• _ИСХОДНЫЙ ТЕКСТ_
******************************

Доктор говорит мальчику, что вот сейчас освободит его от зажима, дотрагивается до лба мальчика в том месте, где, возможно, и расположен этот нервный центр, говорит, что вот сейчас отпустит его, освободит и тогда мальчик сможет произнести решающую фразу.
И вот мальчик, до того не могший гладко произнести ни одного звука, почти явственно выдавливает из себя:
«Я могу говорить!» Идут же возникает титр: «Зеркало». Какое замечательное начало для личного фильма, сделанного совершенно от себя, от своего опыта, от своей памяти, от своего личного сегодняшнего самочувствия.Принято часто думать, что это нехорошо, что твое есть твое. И ничье больше. И никого оно не должно касаться, кроме тебя. А есть что-то другое, общее, что касается всех, и заниматься надо вот именно этим. Но разве не истина, что у каждого крупного художника свое как раз и становится потом общим? Кому какое дело, кажется, до того, что Пушкин когда-то любил Керн и написал по поводу одной из встреч с ней «Я помню чудное мгновенье…» Вот уж совершенно личное дело, однако сколько поколений воспитывалось на этом совершенно личном предмете.
Но вернемся, однако, к тому волнительному началу фильма, когда появился этот заикающийся мальчик, вдруг сумевший поверить в себя. «Зеркало», — прочли мы, и пошел рассказ. И цельный, и сбивчивый, будто бы идущий от лица действительно заикающегося человека, полного чувств и мыслей, но не способного излить их в гладкой речи, в какой-то одной гладкой истории, в простом сюжете. Скорее, это были осколки разбитого зеркала, которое, если бы было цело, отразило бы, возможно, целую жизнь. Но и так, по кусочкам, по стеклышкам, оно говорило о многом.

******************************

• _ИСХОДНЫЕ МАТЕРИАЛЫ_
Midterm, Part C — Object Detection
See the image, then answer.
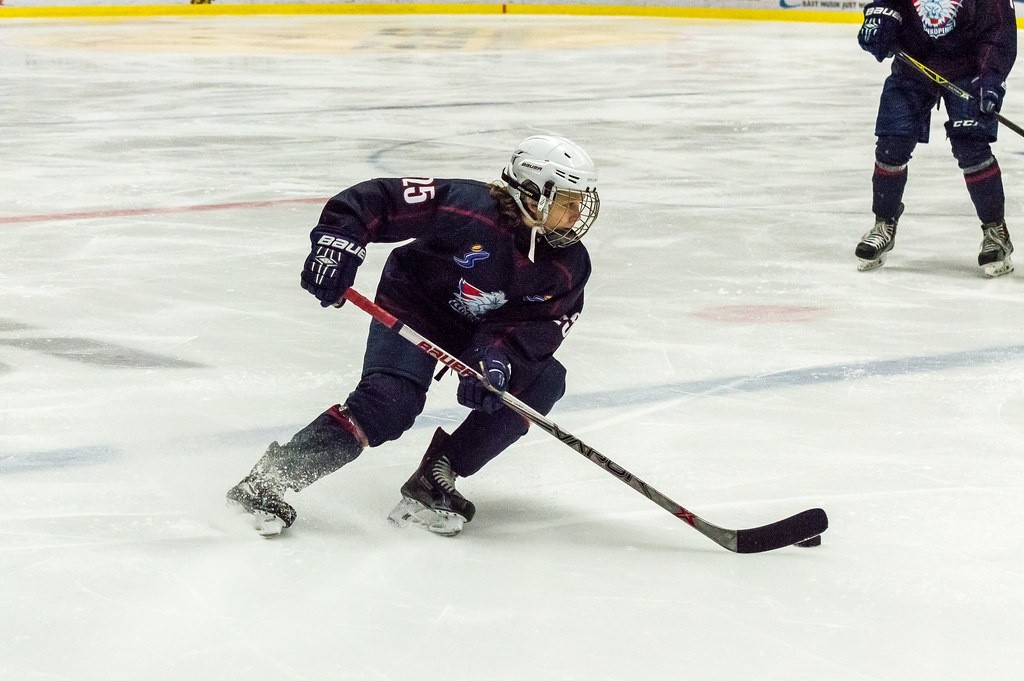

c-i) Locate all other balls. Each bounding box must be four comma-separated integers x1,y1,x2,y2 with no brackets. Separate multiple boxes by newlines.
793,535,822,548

******************************

• _ЗАДАНИЕ_
Извлеките дословно фрагмент из текста о фильме «Зеркало», начиная со слов «Но вернемся, однако, к» и продолжая до слов «говорило о многом.».

• _РЕЗУЛЬТАТ ЗАДАНИЯ_
Но вернемся, однако, к тому волнительному началу фильма, когда появился этот заикающийся мальчик, вдруг сумевший поверить в себя. «Зеркало», — прочли мы, и пошел рассказ. И цельный, и сбивчивый, будто бы идущий от лица действительно заикающегося человека, полного чувств и мыслей, но не способного излить их в гладкой речи, в какой-то одной гладкой истории, в простом сюжете. Скорее, это были осколки разбитого зеркала, которое, если бы было цело, отразило бы, возможно, целую жизнь. Но и так, по кусочкам, по стеклышкам, оно говорило о многом.